==== DOCUMENT EXCERPT

Kubewarden (https://www.kubewarden.io) is another innovative policy engine. It is a CNCF sandbox project. Kubewarden focuses on being language-agnostic and allows you to write your policies in a variety of languages. The policies are then packaged into WebAssembly modules that are stored in any OCI registry.
In theory, you can use any language that can be compiled into WebAssembly. In practice, the following languages are supported, but there are limitations:
Kubewarden supports validating, mutating, and context-aware policies. Context-aware policies are policies that use additional information to form an opinion of whether a request should be admitted or rejected. The additional information may include, for example, lists of namespaces, services, and ingresses that exist in the cluster.
Kubewarden has a CLI called kwctl (https://github.com/kubewarden/kwctl) for managing your policies.
Here is a diagram of Kubewarden’s architecture:
Figure 16.3: Kubewarden architecture
Kubewarden is still evolving and growing. It has some nice ideas and motivations, but at this stage, it may appeal to you most if you are on the Rust wagon and prefer to write your policies in Rust.
Now that we have looked at the landscape of Kubernetes open source policy engines, let’s dive in and take a closer look at Kyverno.
Kyverno is a rising star in the Kubernetes policy engine arena. Let’s get hands-on with it, and see how it works and why it is so popular. In this section, we will introduce Kyverno, install it, and learn how to write, apply, and test policies.

========
==== GIVEN ENTRIES

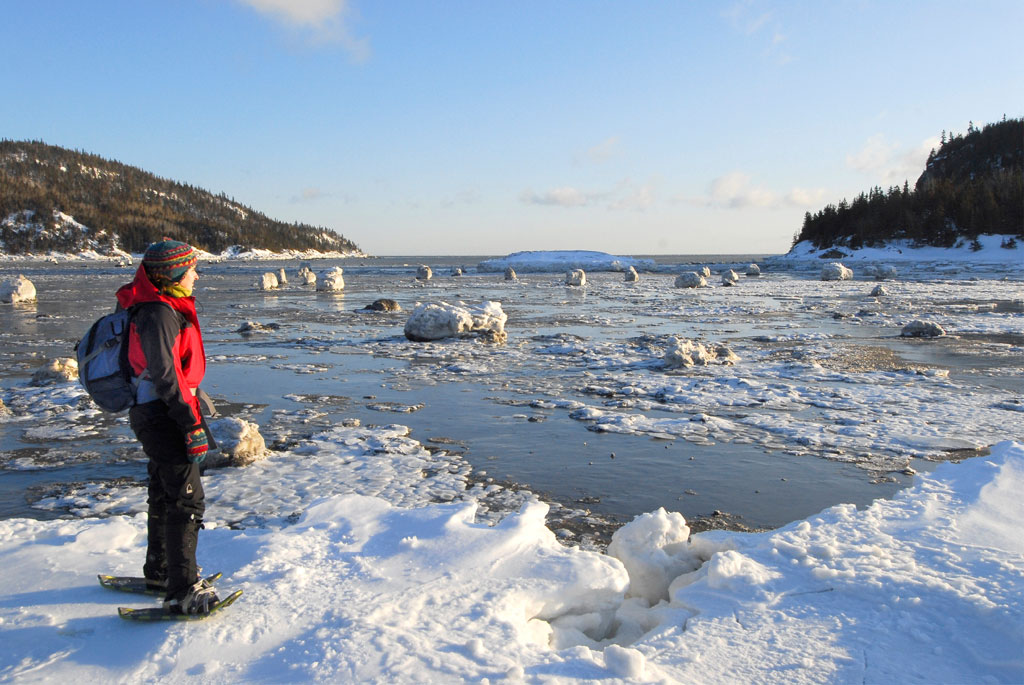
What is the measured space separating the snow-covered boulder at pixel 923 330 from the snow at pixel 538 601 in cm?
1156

========
==== GIVEN ENTRIES

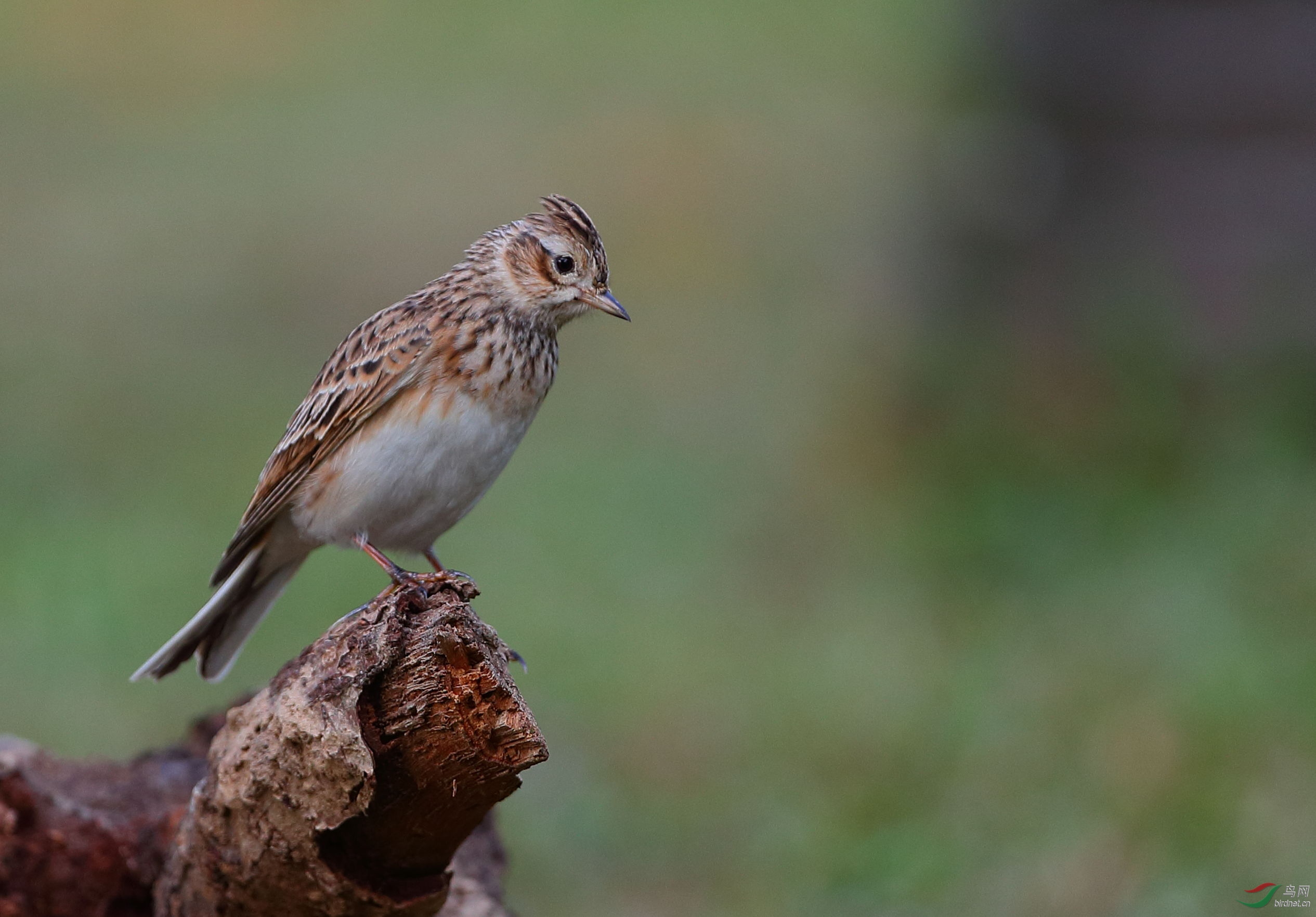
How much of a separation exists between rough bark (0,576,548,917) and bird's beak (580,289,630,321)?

========

*GIVEN TASK:* Update the policy engine text between "Kyverno is a" and "and test policies.", inclusive, changing "rising star" to "newcomer". Rely only on the policy engine text.

*FINAL RESULT:*
Kyverno is a newcomer in the Kubernetes policy engine arena. Let’s get hands-on with it, and see how it works and why it is so popular. In this section, we will introduce Kyverno, install it, and learn how to write, apply, and test policies.